Bo silnik i zespół rolek i/lub pasków zapewnia ten precyzyjny liniowy przesuw, a nie cykliczne odmierzanie odcinków o zadanej długości, Tak jak pisałem - w P645N przesuw zapewnia wbudowany mechanizm silnikowy i odstępy są równe. Tam gdzie jest pokrętło lub korba nie ma mowy o stałej prędkości i płynnym obrocie - jak kto się przyłoży i odstępy nie są równe. Zakres odległości między klatkami filmu 120 jest zwykle od ok. 8 do 3 mm i to nie jest przypadek. Gdyby celem konstruktorów było zapewnienie stałego odstępu i to jeszcze niewielkiego np. 3 mm to mechanizm byłby pewnie dosyć złożony i kosztowny.
Awatar użytkownika
J.A.
-#
Posty: 10300
Rejestracja: 11 maja 2011, 15:02
Lokalizacja: Bielsko-Biała

TLR Mamiya C330 F + Sekor 55/4.5

Post autor: J.A. »

aka pisze: 23 lis 2024, 21:12 Bo silnik i zespół rolek i/lub pasków zapewnia ten precyzyjny liniowy przesuw, a nie cykliczne odmierzanie odcinków o zadanej długości
Przecież to odmierzanie odbywało się poprzez wałek o odpowiedniej średnicy kręcący się z odpowiednią prędkością.
aka pisze: 23 lis 2024, 21:12 Tam gdzie jest pokrętło lub korba nie ma mowy o stałej prędkości i płynnym obrocie
To nie ma żadnego znaczenia. Uwierz mechanikowi.
Należy zadbać o to by na rolce odmierzającej odległość nie było poślizgu.
Dobieramy średnicę wałka tak by zadana długość była wielokrtotnośną obwodu wałka i tyle. Wałek obróci się dokładnie X razy i wykonuje wysprzęglenie. Ponowne zasprzęgnenia napędu możliwy po zwolnieniu migawki.
aka pisze: 23 lis 2024, 21:12 Gdyby celem konstruktorów było zapewnienie stałego odstępu i to jeszcze niewielkiego np. 3 mm to mechanizm byłby pewnie dosyć złożony i kosztowny.
Chyba czegoś nie doczytałeś
J.A. pisze: 23 lis 2024, 20:03 Zwyczajnie nie ma takiej potrzeby. Dla rozwiązania nieistniejącego problemu cena aparatu wzrosła by znacznie.
M7 + 4,5/50 + 4/80 + 4,5/150
"Mędrzec uczy się nawet od głupca, głupiec nie uczy się wcale"
miki11
-#
Posty: 1922
Rejestracja: 09 lut 2022, 13:47

TLR Mamiya C330 F + Sekor 55/4.5

Post autor: miki11 »

W Minoltach Dynax (np. serii 800, czy 7) ten przesuw jest bardzo dokładny dzięki fotokomórce i silniku pracującym jakby krokowo. W Dynax 7 zostało to dopieszczone do tego stopnia, że możemy wyjąć film częściowo naświetlony (np. w pozycji 14 klatki), a po ponownym włożeniu nakazujemy ustawienie znowu na 14 klatce. I na filmie potem nie widać żadnej konsekwencji takiego przewijania w tą i z powrotem. Jednak i tu jest miękkie podbrzusze, filmy na podczerwień nie lubią się z tą fotokomórką.

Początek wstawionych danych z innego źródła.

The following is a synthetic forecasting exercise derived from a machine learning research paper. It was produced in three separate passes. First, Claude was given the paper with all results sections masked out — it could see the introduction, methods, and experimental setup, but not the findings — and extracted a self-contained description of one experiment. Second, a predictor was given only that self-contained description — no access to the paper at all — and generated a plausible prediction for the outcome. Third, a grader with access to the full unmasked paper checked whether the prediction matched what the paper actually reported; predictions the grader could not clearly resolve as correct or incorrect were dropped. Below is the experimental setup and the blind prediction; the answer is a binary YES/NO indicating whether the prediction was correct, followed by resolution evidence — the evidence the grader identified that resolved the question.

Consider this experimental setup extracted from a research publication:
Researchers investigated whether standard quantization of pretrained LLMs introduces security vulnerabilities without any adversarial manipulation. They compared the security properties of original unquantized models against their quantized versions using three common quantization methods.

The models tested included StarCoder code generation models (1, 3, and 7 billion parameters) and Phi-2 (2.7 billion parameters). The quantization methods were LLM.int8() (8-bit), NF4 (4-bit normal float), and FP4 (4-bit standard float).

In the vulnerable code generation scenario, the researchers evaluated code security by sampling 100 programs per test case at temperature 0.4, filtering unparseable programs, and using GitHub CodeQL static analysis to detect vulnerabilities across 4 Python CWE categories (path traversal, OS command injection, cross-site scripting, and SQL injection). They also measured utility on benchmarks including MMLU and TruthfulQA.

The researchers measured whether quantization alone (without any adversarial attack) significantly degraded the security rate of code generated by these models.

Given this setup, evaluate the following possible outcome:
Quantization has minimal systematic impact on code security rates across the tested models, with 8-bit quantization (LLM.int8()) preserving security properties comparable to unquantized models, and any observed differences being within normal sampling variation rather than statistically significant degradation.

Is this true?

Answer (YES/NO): YES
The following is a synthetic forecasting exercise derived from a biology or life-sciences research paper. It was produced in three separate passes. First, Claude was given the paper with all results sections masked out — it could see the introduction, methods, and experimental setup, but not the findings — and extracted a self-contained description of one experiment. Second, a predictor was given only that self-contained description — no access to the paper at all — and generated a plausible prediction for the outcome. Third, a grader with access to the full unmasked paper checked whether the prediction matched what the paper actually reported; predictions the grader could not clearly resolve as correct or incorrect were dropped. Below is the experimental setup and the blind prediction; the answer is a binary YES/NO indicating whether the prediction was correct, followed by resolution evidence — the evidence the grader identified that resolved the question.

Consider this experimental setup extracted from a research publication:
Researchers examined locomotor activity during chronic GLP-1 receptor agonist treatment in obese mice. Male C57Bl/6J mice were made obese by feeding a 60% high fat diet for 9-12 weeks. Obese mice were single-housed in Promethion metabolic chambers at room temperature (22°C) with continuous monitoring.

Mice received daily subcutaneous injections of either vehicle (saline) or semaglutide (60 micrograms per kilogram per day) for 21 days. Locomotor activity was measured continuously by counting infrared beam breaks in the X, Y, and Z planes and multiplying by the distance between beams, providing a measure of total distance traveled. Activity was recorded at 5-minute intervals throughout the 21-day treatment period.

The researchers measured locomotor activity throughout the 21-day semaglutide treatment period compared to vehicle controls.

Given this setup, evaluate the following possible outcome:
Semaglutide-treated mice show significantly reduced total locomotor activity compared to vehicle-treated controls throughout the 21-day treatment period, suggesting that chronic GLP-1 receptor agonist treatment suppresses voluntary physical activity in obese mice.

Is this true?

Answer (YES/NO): NO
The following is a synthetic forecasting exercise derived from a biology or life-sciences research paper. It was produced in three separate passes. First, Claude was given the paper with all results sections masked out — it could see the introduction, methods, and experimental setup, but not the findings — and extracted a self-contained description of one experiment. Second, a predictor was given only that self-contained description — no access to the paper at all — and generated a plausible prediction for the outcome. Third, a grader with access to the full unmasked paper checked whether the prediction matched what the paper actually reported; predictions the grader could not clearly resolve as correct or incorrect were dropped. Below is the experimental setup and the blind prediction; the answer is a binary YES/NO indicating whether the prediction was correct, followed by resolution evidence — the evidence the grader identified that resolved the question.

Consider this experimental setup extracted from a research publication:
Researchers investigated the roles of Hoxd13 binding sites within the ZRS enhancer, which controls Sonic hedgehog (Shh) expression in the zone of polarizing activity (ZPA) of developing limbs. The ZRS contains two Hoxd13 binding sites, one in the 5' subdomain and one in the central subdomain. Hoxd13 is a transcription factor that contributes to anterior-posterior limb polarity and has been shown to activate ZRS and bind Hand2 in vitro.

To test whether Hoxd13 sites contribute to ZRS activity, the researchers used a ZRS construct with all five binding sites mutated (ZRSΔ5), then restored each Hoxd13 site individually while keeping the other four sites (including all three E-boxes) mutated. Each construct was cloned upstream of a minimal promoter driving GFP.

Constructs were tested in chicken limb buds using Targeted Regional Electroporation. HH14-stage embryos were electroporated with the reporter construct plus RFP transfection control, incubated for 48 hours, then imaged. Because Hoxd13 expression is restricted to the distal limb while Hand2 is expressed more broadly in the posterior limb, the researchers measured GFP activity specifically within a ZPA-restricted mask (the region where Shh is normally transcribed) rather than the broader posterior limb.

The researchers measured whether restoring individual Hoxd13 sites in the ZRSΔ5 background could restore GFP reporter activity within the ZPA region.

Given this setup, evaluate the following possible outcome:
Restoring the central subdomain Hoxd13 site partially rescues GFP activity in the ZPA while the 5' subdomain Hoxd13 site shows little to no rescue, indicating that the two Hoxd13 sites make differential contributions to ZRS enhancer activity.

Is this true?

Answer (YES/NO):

Wszystko łączy się z postępem technologicznym, opisywane Minolty to przełom wieków, czyli najnowsze (i praktycznie ostatnie) konstrukcje analogowe. Wcześniej przesuw było realizowany czysto mechanicznie.
_________________
Łatwe nie cieszy
mirek_mi
-#
Posty: 43
Rejestracja: 06 lis 2015, 17:16

TLR Mamiya C330 F + Sekor 55/4.5

Post autor: mirek_mi »

Wczoraj wywołałem ostatni film. I niestety jest nałożona klatka 4 na 5 :evil: . Parę milimetrów, ale zawsze. Zobaczyłem wcześniejsze filmy i nic takiego nie ma. Może zrobiłem jakiś błąd w machnięciu wajchą? Chyba jeszcze zrobię jeden film dla sprawdzenia.
Jeśli aparat miałby ze mną zostać, to na pewno bym robił regulację przesuwu. Mnie denerwują nierówne odstępy.